● Extrait:

|---|

Ouverture d'un procès hors-norme sur la corruption dans l'horlogerie. [Keystone - Georgios Kefalas]
Ouverture d'un procès hors-norme sur la corruption dans l'horlogerie / Le 12h30 / 2 min. / le 26 août 2021
C’est un procès hors-norme sur la corruption dans l'horlogerie qui s’est ouvert jeudi matin à La Chaux-de-Fonds. Mais en l’absence du présumé corrupteur, il a été suspendu en début d’après-midi.

C’est peu après 13h50 que le président du Tribunal criminel du Tribunal régional des Montagnes et du Val-de-Ruz a pris sa décision. Une décision attendue et voulue, chose rare, par l’ensemble des protagonistes de cette affaire: la procureure, la partie plaignante, la défense.

Il faut dire qu’en l’absence du personnage clé de ce dossier, un homme d’affaires prévenu de corruption active pour avoir versé quelque 14 millions de francs à trois anciens cadres de Tissot et Calvin Klein Watch, il semblait difficile de mener à bien ce procès.

C’est pour cette raison qu’en ouverture des débats, jeudi matin, les avocats de la défense ont demandé le renvoi du procès. L’affaire semblait pliée, mais le tribunal a tergiversé provoquant ainsi l’incompréhension des parties à la procédure.

Le principal accusé est au Vietnam

Le procès suspendu, on ne sait pas quand il reprendra. Pour l’heure, le présumé corrupteur, un Français d’origine chinoise âgé de 50 ans, se trouve au Vietnam. Selon son avocat, Me Philippe Grumbach, il est très difficile de sortir du Vietnam en raison de la situation sanitaire, et il est impossible de rentrer dans ce pays.

Selon l’acte d’accusation, et pour faire simple, cet homme d’affaires a versé des pots-de-vin à trois anciens employés du groupe Swatch pour poursuivre sa collaboration avec Tissot et Calvin Klein. De source proche du dossier, il vendait des glaces saphir, ces vitres que l’on trouve sur certaines montres, à des fournisseurs de Swatch. Il était donc un sous-traitant.

|---|

● Données:

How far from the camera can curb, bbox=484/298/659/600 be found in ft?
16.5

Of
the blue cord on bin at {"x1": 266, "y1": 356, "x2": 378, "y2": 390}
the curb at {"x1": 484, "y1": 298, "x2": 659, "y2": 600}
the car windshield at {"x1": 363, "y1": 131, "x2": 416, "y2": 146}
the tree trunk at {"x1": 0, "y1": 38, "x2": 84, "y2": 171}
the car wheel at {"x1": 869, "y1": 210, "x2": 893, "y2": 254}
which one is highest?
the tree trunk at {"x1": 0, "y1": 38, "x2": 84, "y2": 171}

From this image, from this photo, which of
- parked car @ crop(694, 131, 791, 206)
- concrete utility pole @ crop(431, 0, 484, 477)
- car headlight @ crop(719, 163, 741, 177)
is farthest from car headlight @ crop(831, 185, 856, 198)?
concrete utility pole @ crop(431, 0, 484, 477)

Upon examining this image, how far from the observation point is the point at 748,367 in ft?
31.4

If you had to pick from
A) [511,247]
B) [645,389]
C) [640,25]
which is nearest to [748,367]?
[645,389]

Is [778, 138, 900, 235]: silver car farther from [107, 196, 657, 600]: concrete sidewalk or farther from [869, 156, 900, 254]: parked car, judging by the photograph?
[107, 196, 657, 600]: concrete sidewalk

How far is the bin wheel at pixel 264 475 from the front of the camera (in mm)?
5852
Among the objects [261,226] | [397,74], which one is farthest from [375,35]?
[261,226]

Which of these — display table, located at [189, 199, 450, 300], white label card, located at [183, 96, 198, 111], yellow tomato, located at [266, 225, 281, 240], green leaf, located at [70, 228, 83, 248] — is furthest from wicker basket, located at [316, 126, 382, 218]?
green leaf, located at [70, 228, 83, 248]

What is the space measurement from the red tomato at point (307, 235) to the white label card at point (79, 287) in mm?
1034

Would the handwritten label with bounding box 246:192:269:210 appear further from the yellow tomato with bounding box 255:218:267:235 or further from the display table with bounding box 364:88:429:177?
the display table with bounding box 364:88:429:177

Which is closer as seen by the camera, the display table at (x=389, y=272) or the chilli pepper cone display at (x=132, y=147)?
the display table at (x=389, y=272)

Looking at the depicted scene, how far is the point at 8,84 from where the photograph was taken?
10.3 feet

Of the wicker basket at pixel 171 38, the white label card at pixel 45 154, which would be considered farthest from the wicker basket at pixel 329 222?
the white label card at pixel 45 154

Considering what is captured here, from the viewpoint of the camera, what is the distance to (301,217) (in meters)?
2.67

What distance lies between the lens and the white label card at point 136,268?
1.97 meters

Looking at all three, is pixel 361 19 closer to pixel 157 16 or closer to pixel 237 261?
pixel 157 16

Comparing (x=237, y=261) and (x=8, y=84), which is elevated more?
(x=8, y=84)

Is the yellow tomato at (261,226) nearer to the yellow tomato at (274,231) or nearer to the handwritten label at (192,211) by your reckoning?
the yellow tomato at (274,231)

|---|

● Problème 1: D'après l'extrait sur le procès pour corruption dans l'horlogerie, dans quel pays se trouve actuellement le présumé corrupteur ?
● Problème 2: Dans l'extrait sur le procès pour corruption dans l'horlogerie, condensez sous forme de liste le paragraphe qui commence par « Selon l'acte d'accusation, et pour faire simple ».
● Problème 3: Poursuivez l'article sur le procès pour corruption dans l'horlogerie à partir de sa dernière phrase.

● Résultat de l'exercice 1: Au Vietnam.

● Résultat de l'exercice 2:
- L'homme d'affaires a versé des pots-de-vin à trois anciens employés du groupe Swatch.
- Son but était de poursuivre sa collaboration avec Tissot et Calvin Klein.
- D'après une source proche du dossier, il vendait des glaces saphir à des fournisseurs de Swatch.
- Il était donc un sous-traitant.

● Résultat de l'exercice 3:
D’après nos informations, ce prévenu ne conteste pas avoir versé des montants conséquents aux anciens cadres du groupe horloger. Ces derniers, poursuivis pour corruption passive, ne contestent pas non plus avoir reçu ces montants.

Qui dit vrai?

Mais les prévenus balaient les accusations de corruption. De sources recoupées, l’ancien responsable des achats du groupe Tissot explique avoir ouvert des portes au Français d’origine chinoise en lui présentant des personnes qui comptent. Et c’est pour le remercier que le Français lui aurait versé quelque 13 millions de francs entre 2006 et 2015. Cet échange de bons procédés n’aurait causé aucun préjudice au groupe Swatch.

Qui dit vrai dans cette affaire ? Pour le savoir, il faudra patienter. Ce qui est sûr, c’est que la procureure Vanessa Guizzetti Piccirilli va devoir remettre l’ouvrage sur le métier. Son acte d’accusation de huit pages, qui résume les infractions reprochées aux uns et aux autres, a été critiqué par tous les avocats, y compris celui de la partie plaignante.

Le président du Tribunal lui a donc demandé de compléter son acte d’accusation. Il a souhaité que les infractions soient traitées séparément dans le document, que leur degré de réalisation soit précisé ainsi que le lieu où elles auraient été commises.

La procureure devra faire preuve de célérité. Le risque de prescription est en effet important pour certains faits, notamment ceux liés à la corruption. Dans le petit monde de l’horlogerie, il se murmure que personne n’a vraiment intérêt à un grand déballage sur le business avec la Chine, tant du côté des accusés que de la partie plaignante. Jusqu’ici le groupe Swatch est resté très silencieux sur cette affaire.